European inflation edges down to 2.8 per cent as ECB rate cut speculation mounts
Euro area inflation fell to 2.8 per cent in January, down from 2.9 per cent in December, as markets speculate when the European Central Bank will begin to cut interest rates
The data came after a sharp uptick for the continent in December, when inflation rose from 2.4 per cent from November to 2.9 per cent due to a phasing out of German energy subsidies.
Last week, the ECB voted to keep interest rates at their highest level in 22 years, stating that it would “ensure that its policy rates will be set at sufficiently restrictive levels for as long as necessary”.
It is expected that the central bank will begin cutting rates in the spring, but ECB president Christine Lagarde said rate cuts were not on the table yet at a press conference following the decision.
Today’s data revealed that in January, food, alcohol and tobacco inflation remained the driving force of higher prices on the continent, with prices rising 5.7 per cent over the last year, down from 6.1 per cent in December.

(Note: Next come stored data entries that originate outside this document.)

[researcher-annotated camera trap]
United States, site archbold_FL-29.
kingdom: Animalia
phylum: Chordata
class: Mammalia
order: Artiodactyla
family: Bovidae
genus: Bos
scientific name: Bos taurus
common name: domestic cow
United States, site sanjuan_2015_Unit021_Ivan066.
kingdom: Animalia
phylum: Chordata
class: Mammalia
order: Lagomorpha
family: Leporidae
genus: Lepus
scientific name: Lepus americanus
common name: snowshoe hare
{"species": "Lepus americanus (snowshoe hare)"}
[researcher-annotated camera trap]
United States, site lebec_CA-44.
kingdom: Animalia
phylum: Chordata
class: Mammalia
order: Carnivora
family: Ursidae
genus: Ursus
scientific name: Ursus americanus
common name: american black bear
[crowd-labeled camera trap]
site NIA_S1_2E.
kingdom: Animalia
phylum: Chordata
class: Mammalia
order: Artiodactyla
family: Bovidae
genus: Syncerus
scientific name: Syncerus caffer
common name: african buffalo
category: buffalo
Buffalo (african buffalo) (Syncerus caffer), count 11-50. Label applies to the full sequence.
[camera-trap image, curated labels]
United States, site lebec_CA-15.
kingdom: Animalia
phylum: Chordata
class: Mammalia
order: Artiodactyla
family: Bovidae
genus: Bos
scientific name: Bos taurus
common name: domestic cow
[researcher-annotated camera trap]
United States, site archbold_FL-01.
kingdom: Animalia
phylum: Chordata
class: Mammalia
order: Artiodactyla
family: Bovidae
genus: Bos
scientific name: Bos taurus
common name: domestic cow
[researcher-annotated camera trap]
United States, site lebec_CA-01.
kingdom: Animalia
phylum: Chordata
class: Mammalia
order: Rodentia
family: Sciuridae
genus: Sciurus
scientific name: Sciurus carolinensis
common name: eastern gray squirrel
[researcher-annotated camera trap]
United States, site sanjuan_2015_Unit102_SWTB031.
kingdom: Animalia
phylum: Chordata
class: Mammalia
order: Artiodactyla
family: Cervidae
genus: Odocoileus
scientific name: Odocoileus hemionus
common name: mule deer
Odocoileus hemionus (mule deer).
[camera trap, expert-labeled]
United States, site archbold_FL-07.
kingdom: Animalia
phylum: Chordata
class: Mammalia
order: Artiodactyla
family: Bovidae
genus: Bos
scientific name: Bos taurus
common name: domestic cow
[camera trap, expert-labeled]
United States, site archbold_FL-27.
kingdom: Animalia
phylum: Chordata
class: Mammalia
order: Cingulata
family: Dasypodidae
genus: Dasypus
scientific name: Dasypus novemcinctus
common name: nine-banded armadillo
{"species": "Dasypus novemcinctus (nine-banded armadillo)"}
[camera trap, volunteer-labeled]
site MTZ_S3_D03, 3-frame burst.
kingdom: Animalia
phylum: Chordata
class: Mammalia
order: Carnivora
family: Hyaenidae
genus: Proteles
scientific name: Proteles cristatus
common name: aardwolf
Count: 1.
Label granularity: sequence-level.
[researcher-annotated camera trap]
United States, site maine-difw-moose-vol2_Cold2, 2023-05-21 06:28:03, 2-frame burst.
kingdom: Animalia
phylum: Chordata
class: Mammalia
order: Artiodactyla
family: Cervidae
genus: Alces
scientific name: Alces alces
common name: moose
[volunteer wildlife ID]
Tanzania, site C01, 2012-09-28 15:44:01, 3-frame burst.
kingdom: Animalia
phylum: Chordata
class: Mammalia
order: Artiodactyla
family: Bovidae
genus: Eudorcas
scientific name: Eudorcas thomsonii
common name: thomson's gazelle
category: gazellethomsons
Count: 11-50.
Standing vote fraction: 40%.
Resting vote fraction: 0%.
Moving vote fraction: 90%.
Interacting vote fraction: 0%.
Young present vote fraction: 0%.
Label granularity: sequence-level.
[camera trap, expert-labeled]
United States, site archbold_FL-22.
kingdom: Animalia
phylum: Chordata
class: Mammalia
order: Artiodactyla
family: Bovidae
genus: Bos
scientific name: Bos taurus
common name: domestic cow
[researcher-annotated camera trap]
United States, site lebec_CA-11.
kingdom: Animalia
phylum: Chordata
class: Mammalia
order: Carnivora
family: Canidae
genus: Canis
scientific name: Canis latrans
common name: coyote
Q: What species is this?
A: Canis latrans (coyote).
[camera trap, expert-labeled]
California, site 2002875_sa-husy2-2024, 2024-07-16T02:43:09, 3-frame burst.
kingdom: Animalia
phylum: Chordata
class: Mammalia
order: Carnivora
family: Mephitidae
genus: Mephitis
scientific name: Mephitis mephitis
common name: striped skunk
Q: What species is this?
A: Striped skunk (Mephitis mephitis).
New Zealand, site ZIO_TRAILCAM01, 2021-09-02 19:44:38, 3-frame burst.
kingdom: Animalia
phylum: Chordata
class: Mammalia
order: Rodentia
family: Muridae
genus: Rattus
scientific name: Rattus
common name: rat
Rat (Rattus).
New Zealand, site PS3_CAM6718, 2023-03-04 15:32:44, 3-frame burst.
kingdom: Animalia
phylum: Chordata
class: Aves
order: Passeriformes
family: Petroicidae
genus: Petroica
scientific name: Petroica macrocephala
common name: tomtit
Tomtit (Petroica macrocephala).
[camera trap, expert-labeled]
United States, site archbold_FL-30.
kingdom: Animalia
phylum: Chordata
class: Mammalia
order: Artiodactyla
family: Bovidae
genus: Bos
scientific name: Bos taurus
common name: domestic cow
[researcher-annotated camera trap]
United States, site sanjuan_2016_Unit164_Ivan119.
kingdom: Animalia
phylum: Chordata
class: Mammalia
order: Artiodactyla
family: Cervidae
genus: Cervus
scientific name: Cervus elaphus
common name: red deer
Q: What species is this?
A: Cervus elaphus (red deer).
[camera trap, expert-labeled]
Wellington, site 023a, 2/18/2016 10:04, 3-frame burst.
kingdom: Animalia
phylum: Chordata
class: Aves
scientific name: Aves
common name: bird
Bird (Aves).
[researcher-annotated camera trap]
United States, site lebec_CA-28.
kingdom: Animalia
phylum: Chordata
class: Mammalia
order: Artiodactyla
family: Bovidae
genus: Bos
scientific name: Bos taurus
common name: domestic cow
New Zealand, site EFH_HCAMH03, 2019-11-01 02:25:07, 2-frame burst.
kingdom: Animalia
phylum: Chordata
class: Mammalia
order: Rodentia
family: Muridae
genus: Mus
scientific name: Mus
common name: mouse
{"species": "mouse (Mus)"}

This was followed by services, which saw the rate of price increases unchanged from December at four per cent, non-energy industrial goods at two per cent, and energy at -6.3 per cent.
Core inflation, which excludes volatile food and energy prices, eased for the sixth straight month to 3.3 per cent, its lowest level since March 2022.
Across the continent, annual inflation rates were highest in Estonia (five per cent) and Croatia (4.8 per cent), while Finland (0.7 per cent) and Italy (0.9 per cent) took up the rear.
Michael Field, European market strategist at Morningstar, said the figures were “a welcome downward move”, especially the fall from the “usually stickier” core inflation.
He added: “Record high interest rates in the eurozone have had the desired effect, driving inflation down in 12 of the last 13 months, so today’s fall should come as no real surprise.
“Granted, we are still not at the ECB’s targeted two per cent level of inflation, but with the momentum we have witnessed over the last year, that goal is well within sight.”